WORK INSTRUCTION A: List the things that, according to the post below about pure obsessional OCD, people commonly doubt about themselves.
WORK INSTRUCTION B: In the post below about pure obsessional OCD, what did the elementary school counselor tell the writer at around eight years old?

[TEXT PASSAGE]

This post was written for The Mighty, an online community that finds hope and beauty in disability and disease. They believe in the power of stories, the strength of communities and the beauty of the human spirit.

Pie Crust Cookies and the Other OCD

November 10, 2015

When I was around eight years old, I sat in the office of my elementary school counselor's office and he told me I was trying to force adult files into my child-sized filing cabinet. While it wasn't a technical explanation or diagnosis, it gave me a greater understanding of what was happening in my head. I could not sort through complicated concepts without obsessing over their implications. I was fixated on nightmarish topics of harm, violence, and imprudence seemingly all the time. Why should an eight year old be burdened with this material, I often wondered. I cried, and cried often. I was longing to make it through the day unimpeded by what was happening in the confines of my mind, but somehow the fear always overcame me. Fear of what could happen to me, what could happen to loved ones, fear of what harm people are capable of. Eventually they called it OCD. Who would have thought? 

Pure obsessional OCD is rather obscure, marked by intrusive imagery and mental obsessions not accompanied by the physical compulsions that shape the understanding most have of Obsessive Compulsive Disorder. While the content matter of the thought patterns may vary from person to person, recurring topics of harm, religious blasphemy, loss of control, impropriety, sexuality, and anything that the person finds reprehensible, dirty, or “bad” are common. Like a record on a loop, it plays on and on, anxiety growing with each rotation. The doubt is pervasive. Doubting one's character, intentions, goodness, and worthiness are common. A cloud of irrational fears mercilessly feasts on your vulnerabilities. The song just keeps playing.

[/TEXT PASSAGE]
[RECORDS SHOWN]

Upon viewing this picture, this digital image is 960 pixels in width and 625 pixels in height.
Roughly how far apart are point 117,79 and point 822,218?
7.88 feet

[/RECORDS SHOWN]
[RECORDS SHOWN]

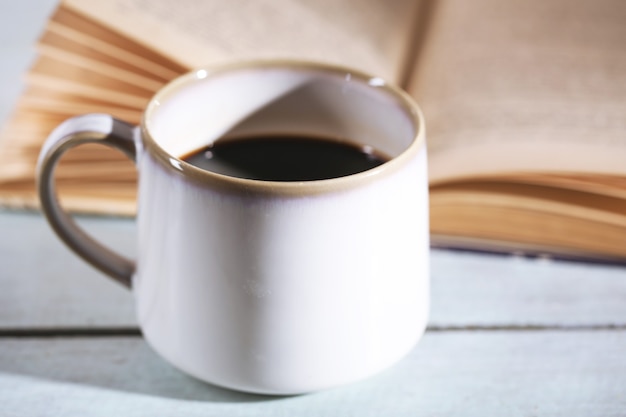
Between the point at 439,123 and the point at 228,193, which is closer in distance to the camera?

[/RECORDS SHOWN]

EXPECTED ANSWER A: Character, intentions, goodness, and worthiness.

EXPECTED ANSWER B: He said the writer was trying to force adult files into a child-sized filing cabinet.